I definitely wasn’t doing any market timing, no siree.

In mid-2018, our seller financed mortgage ballooned out, giving us a bunch of cash worth about 2% of our portfolio. In December I used most of this to buy stocks. This brings our total portfolio stock/bond ratio to it’s highest point of our retirement, continuing to trend towards 100% equities.

I am still holding onto some of this cash, which I’ll use to make 2018 solo 401k and IRA contributions once I figure out our final tax situation.

Capital Gain Harvesting

Capital gain harvesting is the process of selling an appreciated asset (e.g. a stock or ETF) and then repurchasing the same or similar. When all is said and done you have the same holdings but with a higher basis.

In 2018 I harvested gains of ~$25k, and most likely will pay no tax on that gain. Over the past 6 years, I’ve been able to raise the basis on our taxable portfolio by ~$175k, so that is $25k+ in tax we’ll never have to pay (assuming a 15% capital gain tax rate.) Nice.

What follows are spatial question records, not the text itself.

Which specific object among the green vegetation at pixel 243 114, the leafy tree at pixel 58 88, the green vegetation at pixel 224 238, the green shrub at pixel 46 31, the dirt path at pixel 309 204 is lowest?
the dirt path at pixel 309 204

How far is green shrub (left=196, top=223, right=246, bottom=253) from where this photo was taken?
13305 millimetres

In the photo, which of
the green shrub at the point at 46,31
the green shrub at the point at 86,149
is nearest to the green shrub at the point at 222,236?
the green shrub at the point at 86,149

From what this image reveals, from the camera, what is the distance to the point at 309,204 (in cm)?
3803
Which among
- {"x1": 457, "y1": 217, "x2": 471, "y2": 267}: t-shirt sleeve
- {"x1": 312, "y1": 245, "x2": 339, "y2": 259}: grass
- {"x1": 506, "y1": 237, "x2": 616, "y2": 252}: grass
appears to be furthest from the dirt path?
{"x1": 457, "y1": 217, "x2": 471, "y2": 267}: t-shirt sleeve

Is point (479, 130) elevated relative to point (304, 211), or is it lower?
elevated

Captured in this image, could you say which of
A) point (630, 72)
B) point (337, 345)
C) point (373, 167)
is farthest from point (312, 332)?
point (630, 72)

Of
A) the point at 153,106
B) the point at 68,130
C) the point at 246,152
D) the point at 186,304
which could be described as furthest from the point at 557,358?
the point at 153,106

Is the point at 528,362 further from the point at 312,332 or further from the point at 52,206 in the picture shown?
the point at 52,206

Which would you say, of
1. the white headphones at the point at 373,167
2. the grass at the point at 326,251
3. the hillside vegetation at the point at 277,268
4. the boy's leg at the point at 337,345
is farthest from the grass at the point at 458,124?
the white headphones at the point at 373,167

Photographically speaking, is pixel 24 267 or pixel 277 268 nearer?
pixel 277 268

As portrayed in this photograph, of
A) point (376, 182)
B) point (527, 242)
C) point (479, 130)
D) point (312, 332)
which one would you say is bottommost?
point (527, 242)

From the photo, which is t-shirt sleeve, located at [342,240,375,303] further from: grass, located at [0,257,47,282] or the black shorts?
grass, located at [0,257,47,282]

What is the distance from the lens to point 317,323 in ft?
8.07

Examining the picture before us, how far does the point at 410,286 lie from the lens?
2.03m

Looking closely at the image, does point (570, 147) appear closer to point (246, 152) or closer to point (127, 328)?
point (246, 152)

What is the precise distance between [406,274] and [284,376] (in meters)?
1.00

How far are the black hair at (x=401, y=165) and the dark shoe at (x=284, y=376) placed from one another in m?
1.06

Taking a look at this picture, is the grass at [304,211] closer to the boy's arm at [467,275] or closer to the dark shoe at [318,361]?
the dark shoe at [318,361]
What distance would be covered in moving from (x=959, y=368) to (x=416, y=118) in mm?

For a real world example of harvesting a capital gain, I’ve written a template based on the trades I executed in December 2016. Fill out this form and I’ll email it to you.

Portfolio Expense Ratio

Through absolutely zero effort on our part, the total cost of managing our portfolio continues to fall, dropping from 0.08% 6 years ago, to 0.06% 3 years ago to <0.05% today. On $1 million, a 0.01% drop is a savings of $100+ per year.

Some of this is because my old work 401k continues to negotiate lower prices on the asset trusts they use, and part is from Vanguard continuing to drop expense ratios.

Retirement Account Fee Analyzer by Personal Capital

Reward Points

While not a traditional asset class, we have continued to build a healthy amount of airline, hotel, and travel rewards points through credit card signup bonuses. Despite using a ton of points over the past couple years, our point hoard (and credit score) continues to be worth a healthy chunk of change.

One example of point usage: $16,000 business class flights to Europe for $300.

Alaska Airlines: 119,663 miles
Amex: 0 (used all of them this summer)
Ultimate Rewards: 175,363
Delta Airlines: 2,795 (all from Airbnb)
IHG: 71,689 (mostly from Accelerate bonuses)
Marriott/SPG: 65,336
United Airlines: 18,399
Total value: $7,000+

Not included here: all of the credit card and bank cash bonuses.

Final Thoughts

Depending on your perspective, this update is either absolutely fascinating or a total yawner.

When we came into a big chunk of cash when our seller financed mortgage ballooned out, we just funneled that into our existing asset allocation. Not much changed, and that is exactly how investing should be.

Pick a target asset allocation, stick with it, ignore it, and sprinkle a bit of tax management on top.

See you for the next riveting update in a year or so.